When designing a sternal implant a custom implant approach is needed. This can be done by the historic moulage technique or by using 3D CT scan to design the implant. Each sternal implant design approach as its advantages and disadvantages. The moulage technique requires some skill in working with the moldable polymer during the preoperative impression visit and, more importantly, an understanding that intraoperative modification of the implant will probably be needed. How much polymer to apply and how to shape it for the desired external contour result is a learned skill that is not infallible.                  

Case Study: This young male had a severe pectus excavated chest deformity treated by a modified Ravitch procedure. As a young adult he had an aesthetically bothersome residual sternal depression, greatest on the lower half of the sternum, with well healed midline vertical incision.

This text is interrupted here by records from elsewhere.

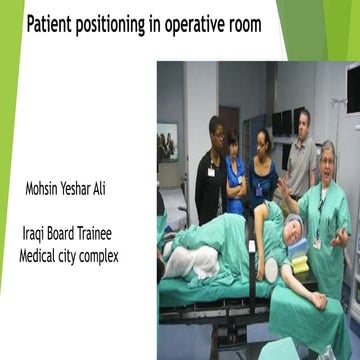 Patient positioning in operative room

Mohsin Yeshar Ali

Iraqi Board Trainee
Medical city complex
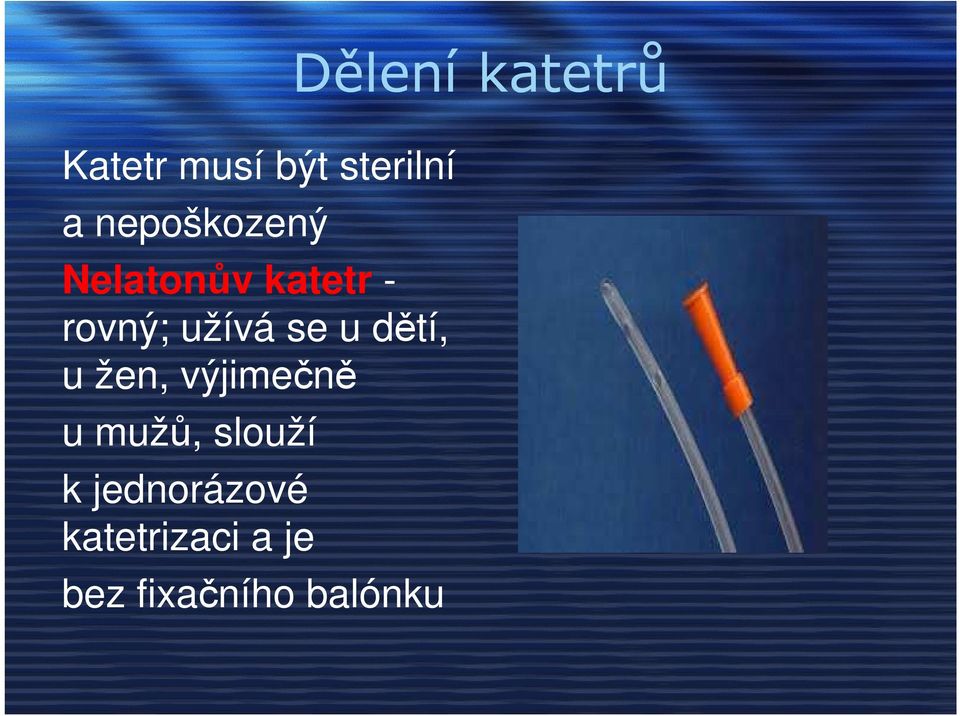 Dělení katetrů

Katetr musí být sterilní a nepoškozený

Nelatonův katetr - rovný; užívá se u dětí, u žen, výjimečně u mužů, slouží k jednorázové katetrizaci a je bez fixačního balónku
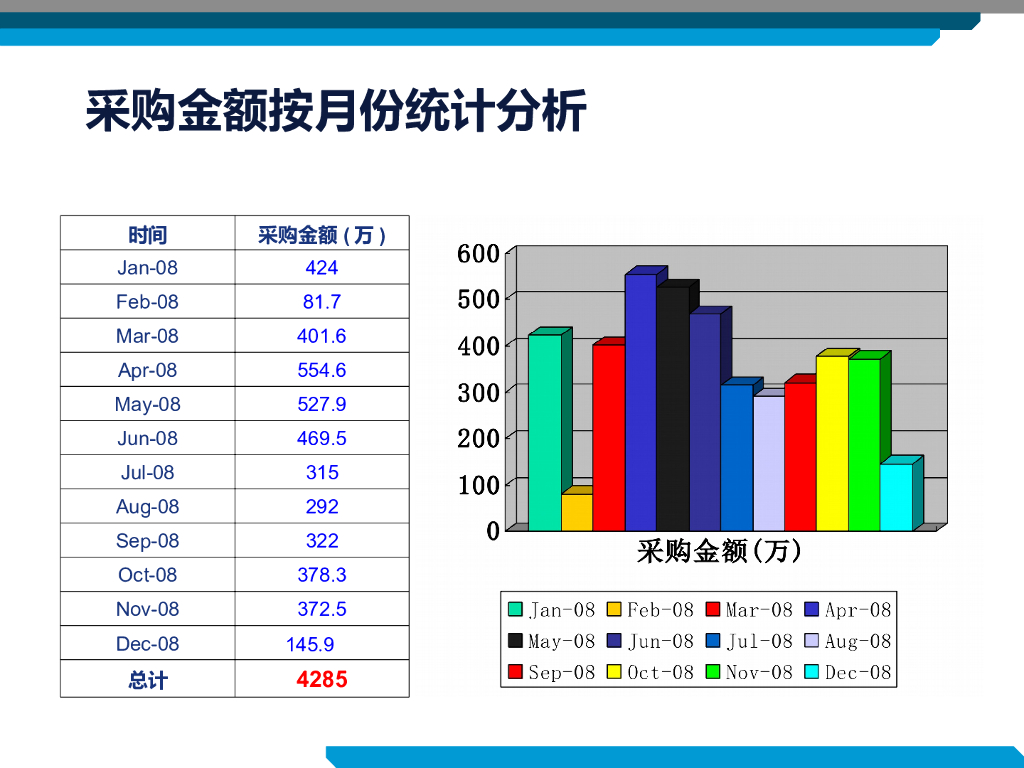 采购金额按月份统计分析

| 时间 | 采购金额（万） |
|---|---|
| Jan-08 | 424 |
| Feb-08 | 81.7 |
| Mar-08 | 401.6 |
| Apr-08 | 554.6 |
| May-08 | 527.9 |
| Jun-08 | 469.5 |
| Jul-08 | 315 |
| Aug-08 | 292 |
| Sep-08 | 322 |
| Oct-08 | 378.3 |
| Nov-08 | 372.5 |
| Dec-08 | 145.9 |
| 总计 | 4285 |

600
500
400
300
200
100
0
采购金额(万)

Jan-08 Feb-08 Mar-08 Apr-08
May-08 Jun-08 Jul-08 Aug-08
Sep-08 Oct-08 Nov-08 Dec-08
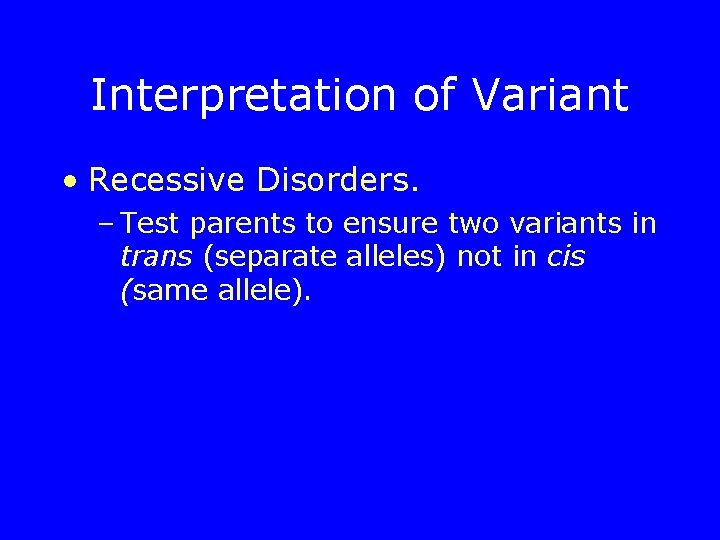 Interpretation of Variant

• Recessive Disorders.

– Test parents to ensure two variants in trans (separate alleles) not in cis (same allele).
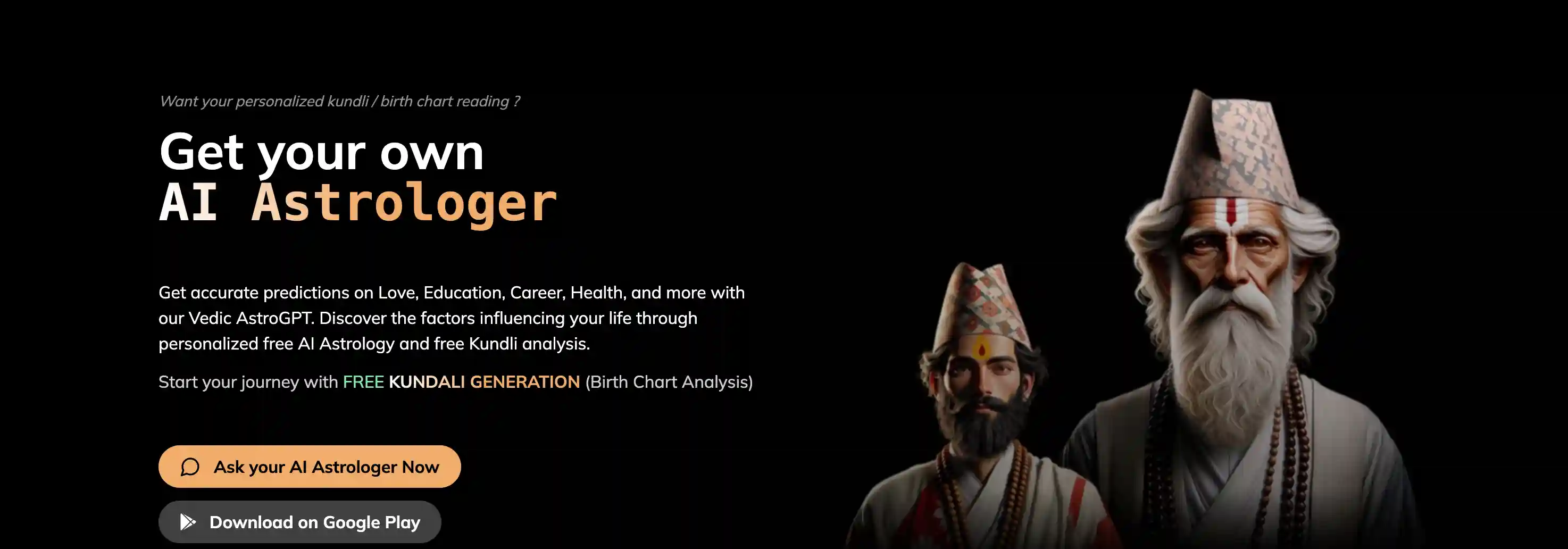 Want your personalized kundli / birth chart reading ?

Get your own
AI Astrologer

Get accurate predictions on Love, Education, Career, Health, and more with our Vedic AstroGPT. Discover the factors influencing your life through personalized free AI Astrology and free Kundli analysis.

Start your journey with FREE KUNDALI GENERATION (Birth Chart Analysis)

Ask your AI Astrologer Now

Download on Google Play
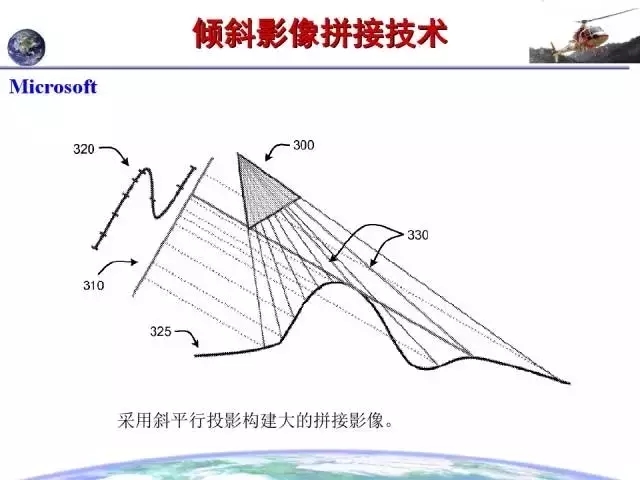 倾斜影像拼接技术

Microsoft

320
300
330
310
325

采用斜平行投影构建大的拼接影像。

Using a self-polymerizing moulage technique, a sternal implant was fashioned. Once the polymer was set it was scanned into a computer design from which the implant was fabricated.

Under general anesthesia the midline sternal incision was opened and it was found the pectorals major muscles completed covered the sternum. They were split in the midline and the depressed sternum out to all of the costal cartilages were exposed. The pectoralis minor muscle was left intact. Multiple raised and irregular costochondral junctional areas were encountered.

The custom sternal implant was opened and multiple trial fits done, with reductive modifications, until a good fit was obtained. A good fit is evident when the footprint of the implant fits while being able to close the muscle over it without undue tension…and the sternal contour either looks flat or slightly depressed. (but never raised)

After placing over the implant the pectorals muscle was closed over the entire implant with an additional two closure up through the skin with a resorbable subcuticular skin closure. 

His two month postoperative showed a contour improvement of the sternum which looked perfectly natural and a midline sternal scar that looked better than the original scar.

Case Highlights:

1) Early pectus excavatum surgery often provides good sternal-chest reshaping but residual sternal depressions are not uncommon.  

2) A custom sternal implant can secondarily improve residual aesthetic sternal depressions. One method of implant fabrication is a moulage technique.

3) Even in custom sternal implant techniques intraoperative modification of some of the implant dimensions may be needed for optimal fit.